Yahoo and their mail filters..

Suresh Ramasubramanian ops.lists at gmail.com
Thu Feb 26 03:44:56 UTC 2009


On Thu, Feb 26, 2009 at 8:59 AM, Barry Shein <bzs at world.std.com> wrote:
> We get a steady stream of "spam" complaints from the AOL feedback loop
> which is virtually all either (we assume) unsubscriptions from
> legitimate mailing lists or random misfires, "it was nice seeing you
> and dad last week" From joe blow, To susie blow, which just probably
> isn't spam.

It depends. What WE get from the AOL fbl is by and large actual spam
sent by our users.  Yes there's a non trivial amount of misreported
legit email but when you get near real time notification of actual
spam too, that's incredibly useful.  ARF - in which aol (and our)
loops are sent is designed to be automatically parsed.  So, go right
ahead. Run the stuff through (say) SA and see what you come up with,
besides running counts / numbers, user X signed up just a coupla days
back and see, he's already got a couple of hundred complaints from
AOL, Comcast, etc.

> Why should my staff and I spend valuable time subsidizing your
> business model? Hire more people if you feel overloaded, but don't
> pass the workload off on others, particularly others in the biz, we
> have workloads too.

Well... If you think theres no value in the AOL or other feedback
loops and your network is clean enough without that, well then, dont
sign up to it and then bitch when all you get for your boutique
network with users who are by and large fellow geeks doesnt generate
any actual spam at all.

On the other hand, for SPs that actually have real userbases to
contend with, and on far larger scales than theworld has .. well,
they'd certainly find it a lot more useful.
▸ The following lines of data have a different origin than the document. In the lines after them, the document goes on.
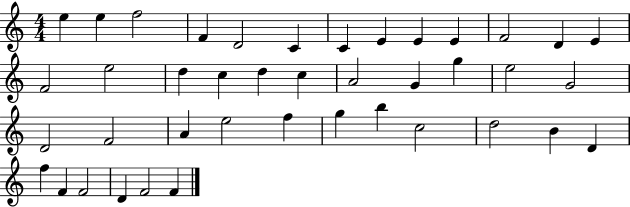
{
  \clef treble
  \numericTimeSignature
  \time 4/4
  \key c \major
  e''4 e''4 f''2 | f'4 d'2 c'4 | c'4 e'4 e'4 e'4 | f'2 d'4 e'4 | \break f'2 e''2 | d''4 c''4 d''4 c''4 | a'2 g'4 g''4 | e''2 g'2 | \break d'2 f'2 | a'4 e''2 f''4 | g''4 b''4 c''2 | d''2 b'4 d'4 | \break f''4 f'4 f'2 | d'4 f'2 f'4 | \bar "|."
}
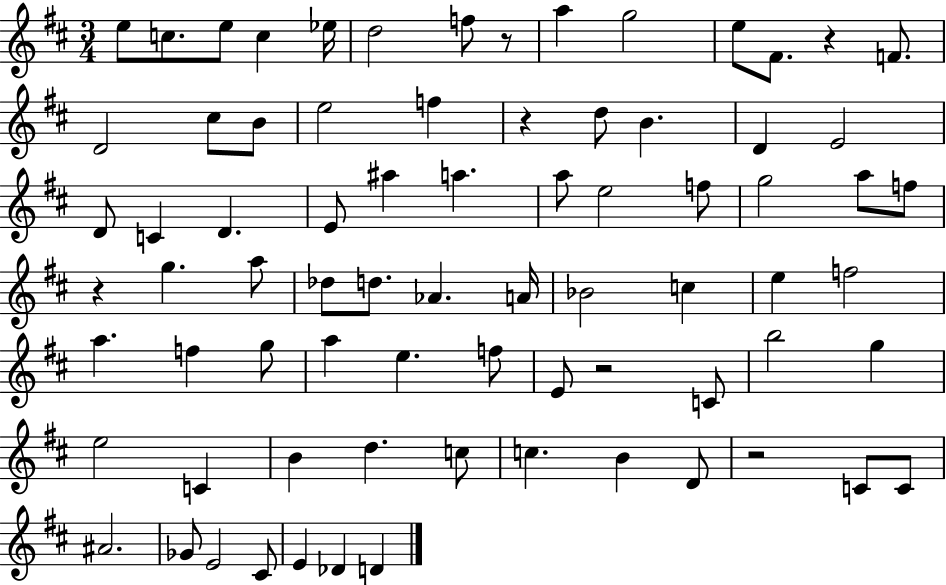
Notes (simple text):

E5/e C5/e. E5/e C5/q Eb5/s D5/h F5/e R/e A5/q G5/h E5/e F#4/e. R/q F4/e. D4/h C#5/e B4/e E5/h F5/q R/q D5/e B4/q. D4/q E4/h D4/e C4/q D4/q. E4/e A#5/q A5/q. A5/e E5/h F5/e G5/h A5/e F5/e R/q G5/q. A5/e Db5/e D5/e. Ab4/q. A4/s Bb4/h C5/q E5/q F5/h A5/q. F5/q G5/e A5/q E5/q. F5/e E4/e R/h C4/e B5/h G5/q E5/h C4/q B4/q D5/q. C5/e C5/q. B4/q D4/e R/h C4/e C4/e A#4/h. Gb4/e E4/h C#4/e E4/q Db4/q D4/q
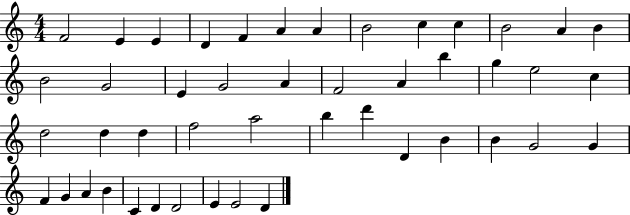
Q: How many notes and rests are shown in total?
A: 46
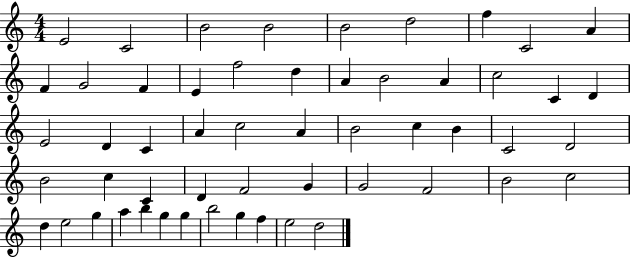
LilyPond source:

{
  \clef treble
  \numericTimeSignature
  \time 4/4
  \key c \major
  e'2 c'2 | b'2 b'2 | b'2 d''2 | f''4 c'2 a'4 | \break f'4 g'2 f'4 | e'4 f''2 d''4 | a'4 b'2 a'4 | c''2 c'4 d'4 | \break e'2 d'4 c'4 | a'4 c''2 a'4 | b'2 c''4 b'4 | c'2 d'2 | \break b'2 c''4 c'4 | d'4 f'2 g'4 | g'2 f'2 | b'2 c''2 | \break d''4 e''2 g''4 | a''4 b''4 g''4 g''4 | b''2 g''4 f''4 | e''2 d''2 | \break \bar "|."
}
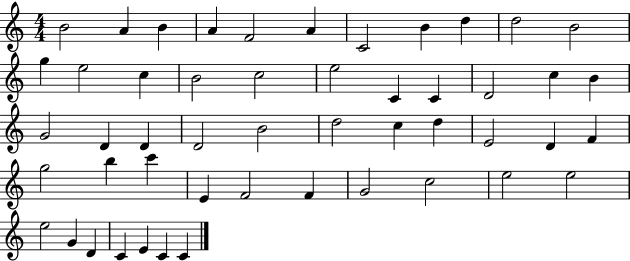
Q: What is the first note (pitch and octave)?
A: B4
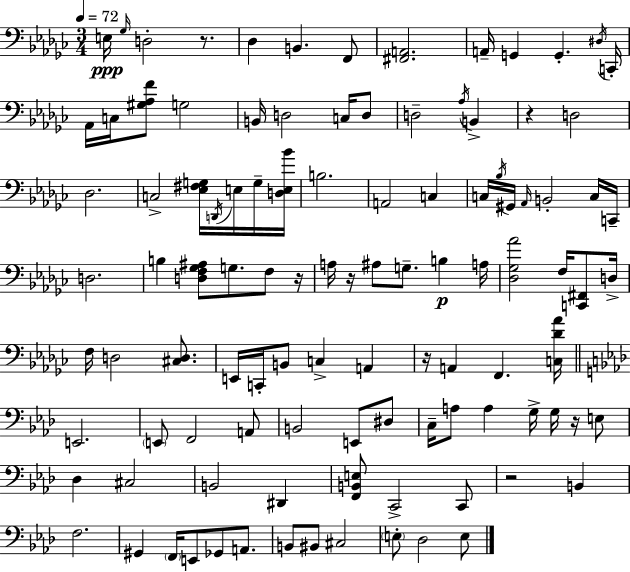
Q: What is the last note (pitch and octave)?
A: E3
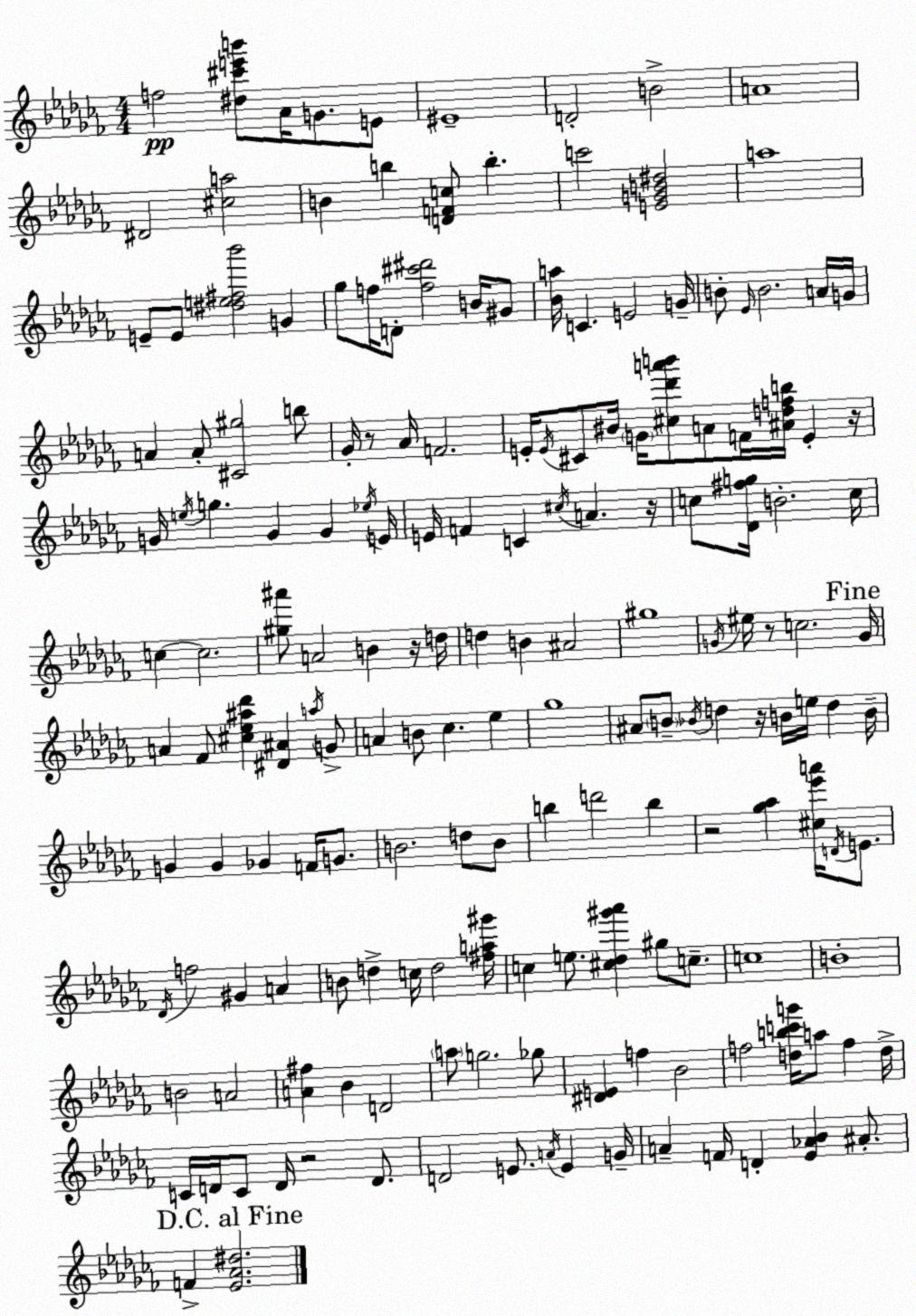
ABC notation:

X:1
T:Untitled
M:4/4
L:1/4
K:Abm
f2 [^d^c'e'b']/2 _A/4 G/2 E/2 ^E4 D2 B2 A4 ^D2 [^ca]2 B b [DFc]/2 b c'2 [EGB^d]2 a4 E/2 E/2 [^de^f_b']2 G _g/2 f/4 D/2 [f^c'^d']2 B/4 ^G/2 [_Ba]/4 C E2 G/4 B/2 _E/4 B2 A/4 G/4 A A/2 [^C^g]2 b/2 _G/4 z/2 _A/4 F2 E/4 E/4 ^C/2 ^B/4 G/4 [^c_d'a'b']/2 A/2 F/4 [^Adfb]/4 E z/4 G/4 e/4 g G G _e/4 E/4 E/4 F C ^c/4 A z/4 c/2 [_D^fg]/4 B2 c/4 c c2 [^g^a']/2 A2 B z/4 d/4 d B ^A2 ^g4 G/4 ^e/4 z/2 c2 G/4 A _F/2 [^c_e^a_d'] [^D^A] a/4 G/2 A B/2 _c _e _g4 ^A/2 B/2 _B/4 d z/4 B/4 e/4 d B/4 G G _G F/4 G/2 B2 d/2 B/2 b d'2 b z2 [_g_a] [^c_e'a']/4 D/4 E/2 _D/4 f2 ^G A B/2 d c/4 d2 [^fa^g']/4 c e/2 [^c_d^g'_a'] ^g/2 c/2 c4 B4 B2 A2 [A^f] _B D2 a/2 g2 _g/2 [^DE] f _B2 f2 [dbc'g']/4 a/2 f d/4 C/4 D/4 C/2 D/4 z2 D/2 D2 E/2 A/4 E G/4 A F/4 D [_E_A_B] ^A/2 F [_E_A^d]2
> I was suggesting a simple improvement which would help: Don't send it
> as a spam report unless you get two or more complaints about the same
> msg/source within a short time period.

Well .. set limits and you'll have spammers who work around those
limits. Its a catch 22.  Spammers have an almost infinite capacity to
scale horizontally, you'll find.

> I didn't say a word about any of this...

It was a meta comment to the rest of this rather uninformed thread,
but anyway ..

> Well, this is all nice, I'm sorry you entirely missed my rather simple
> and straightforward suggestion, but whatever.

Saw it. Dismissed it as impractical.